Texto del documento.
..............................

La transparencia, una obligación, no una estrategia de marketing
Mientras la ciudadanía se enfrenta a exigencias burocráticas extremas para optar a cualquier empleo público, los representantes políticos parecen moverse en una burbuja de impunidad. A cualquier opositor se le exige la presentación de documentos compulsados, certificados académicos, vida laboral y pruebas técnicas. ¿Por qué no se aplica el mismo rigor —o incluso mayor— a quienes aspiran a dictar leyes, gestionar presupuestos o tomar decisiones estratégicas para la sociedad?
La transparencia no puede ser una pose estética ni una estrategia de comunicación reactiva cuando estalla un escándalo. Debe ser un principio activo, permanente y verificable. Un candidato debe acreditar su currículo con documentos oficiales, de manera pública y con auditoría externa. La ciudadanía tiene derecho a saber quiénes son, qué han estudiado y qué experiencia tienen quienes aspiran a representarla. Y no solo antes de las elecciones: también durante el ejercicio del cargo.

..............................

Datos a revisar.
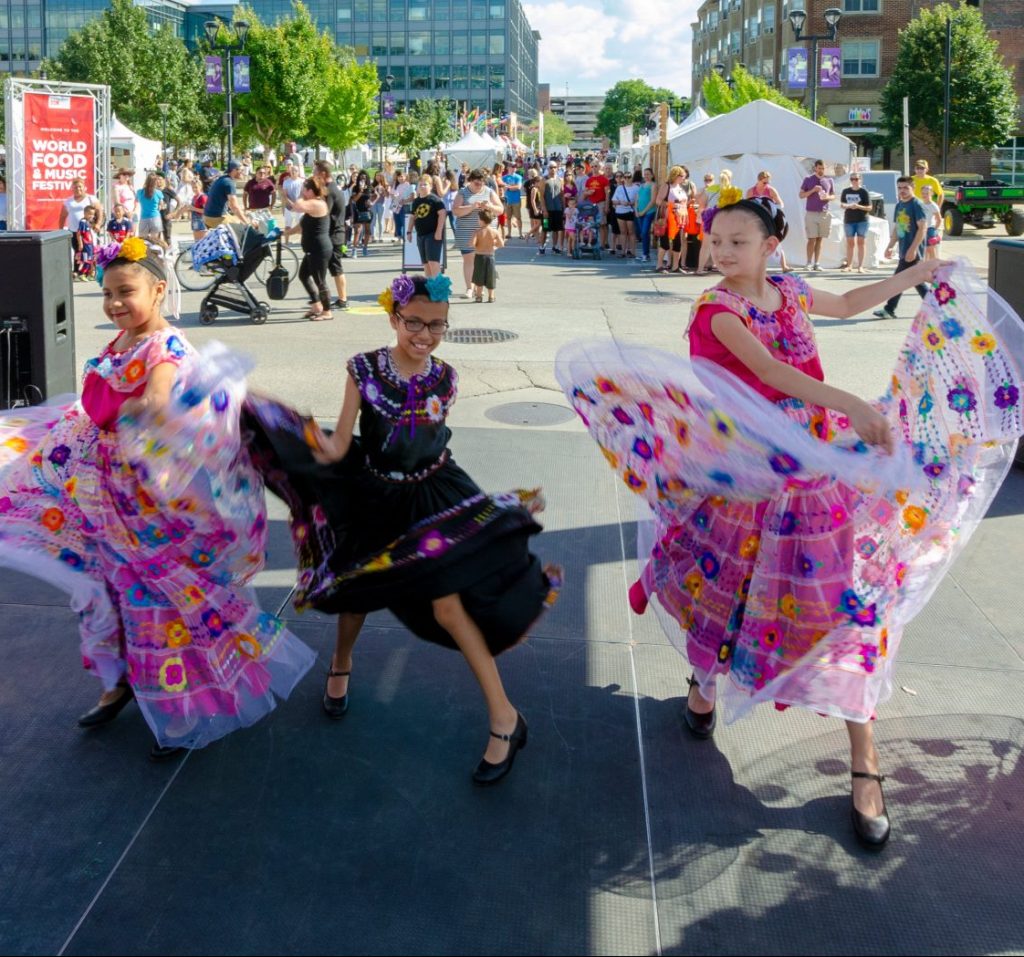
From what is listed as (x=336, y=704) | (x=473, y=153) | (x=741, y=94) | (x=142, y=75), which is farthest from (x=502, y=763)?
Result: (x=142, y=75)

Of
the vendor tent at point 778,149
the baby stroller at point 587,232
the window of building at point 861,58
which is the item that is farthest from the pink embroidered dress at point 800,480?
the window of building at point 861,58

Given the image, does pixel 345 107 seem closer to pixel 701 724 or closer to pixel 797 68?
pixel 797 68

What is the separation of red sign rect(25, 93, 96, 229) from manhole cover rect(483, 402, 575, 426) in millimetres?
11016

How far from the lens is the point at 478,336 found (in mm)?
11391

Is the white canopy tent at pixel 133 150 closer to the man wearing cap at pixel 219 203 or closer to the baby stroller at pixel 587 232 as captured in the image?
the baby stroller at pixel 587 232

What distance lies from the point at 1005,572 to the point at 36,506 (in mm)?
4224

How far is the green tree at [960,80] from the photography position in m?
46.4

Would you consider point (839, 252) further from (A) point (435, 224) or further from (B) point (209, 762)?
(B) point (209, 762)

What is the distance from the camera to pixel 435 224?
13625 millimetres

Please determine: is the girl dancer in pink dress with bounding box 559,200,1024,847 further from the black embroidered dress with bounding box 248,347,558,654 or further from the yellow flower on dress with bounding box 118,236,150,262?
the yellow flower on dress with bounding box 118,236,150,262

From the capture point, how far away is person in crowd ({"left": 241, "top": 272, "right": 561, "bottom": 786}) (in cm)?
324

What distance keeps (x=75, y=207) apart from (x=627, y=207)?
33.1 feet

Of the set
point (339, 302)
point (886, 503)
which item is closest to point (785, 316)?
point (886, 503)

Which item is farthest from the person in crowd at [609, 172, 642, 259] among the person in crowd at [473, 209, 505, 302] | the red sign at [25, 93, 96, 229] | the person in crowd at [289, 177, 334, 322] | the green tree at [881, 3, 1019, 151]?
the green tree at [881, 3, 1019, 151]
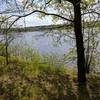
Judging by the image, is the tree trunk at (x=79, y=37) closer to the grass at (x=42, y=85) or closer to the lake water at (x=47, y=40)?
the grass at (x=42, y=85)

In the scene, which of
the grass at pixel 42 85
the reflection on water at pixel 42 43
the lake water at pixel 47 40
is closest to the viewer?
the grass at pixel 42 85

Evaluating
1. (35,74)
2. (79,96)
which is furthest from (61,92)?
(35,74)

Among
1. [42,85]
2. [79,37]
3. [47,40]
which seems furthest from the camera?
[47,40]

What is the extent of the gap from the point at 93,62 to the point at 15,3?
29.2 feet

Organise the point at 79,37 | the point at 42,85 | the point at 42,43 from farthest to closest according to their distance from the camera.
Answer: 1. the point at 42,43
2. the point at 79,37
3. the point at 42,85

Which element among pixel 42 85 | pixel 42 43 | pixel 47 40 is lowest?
pixel 42 85

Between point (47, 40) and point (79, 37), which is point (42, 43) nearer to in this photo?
point (47, 40)

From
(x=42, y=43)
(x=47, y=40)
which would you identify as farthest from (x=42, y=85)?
(x=42, y=43)

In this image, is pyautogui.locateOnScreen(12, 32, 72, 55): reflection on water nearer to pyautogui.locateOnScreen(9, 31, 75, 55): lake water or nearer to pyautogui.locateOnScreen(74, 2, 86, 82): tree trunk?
pyautogui.locateOnScreen(9, 31, 75, 55): lake water

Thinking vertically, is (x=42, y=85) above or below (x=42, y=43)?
below

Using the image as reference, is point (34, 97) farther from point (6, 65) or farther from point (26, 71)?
point (6, 65)

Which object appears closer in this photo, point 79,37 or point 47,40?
point 79,37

..............................

Acción requerida. Cita al pie de la letra el fragmento del texto sobre la transparencia de los políticos que va entre «La transparencia no» y «ejercicio del cargo.», ambos incluidos. El listado no tiene nada que ver con el texto.

Tarea resuelta.
La transparencia no puede ser una pose estética ni una estrategia de comunicación reactiva cuando estalla un escándalo. Debe ser un principio activo, permanente y verificable. Un candidato debe acreditar su currículo con documentos oficiales, de manera pública y con auditoría externa. La ciudadanía tiene derecho a saber quiénes son, qué han estudiado y qué experiencia tienen quienes aspiran a representarla. Y no solo antes de las elecciones: también durante el ejercicio del cargo.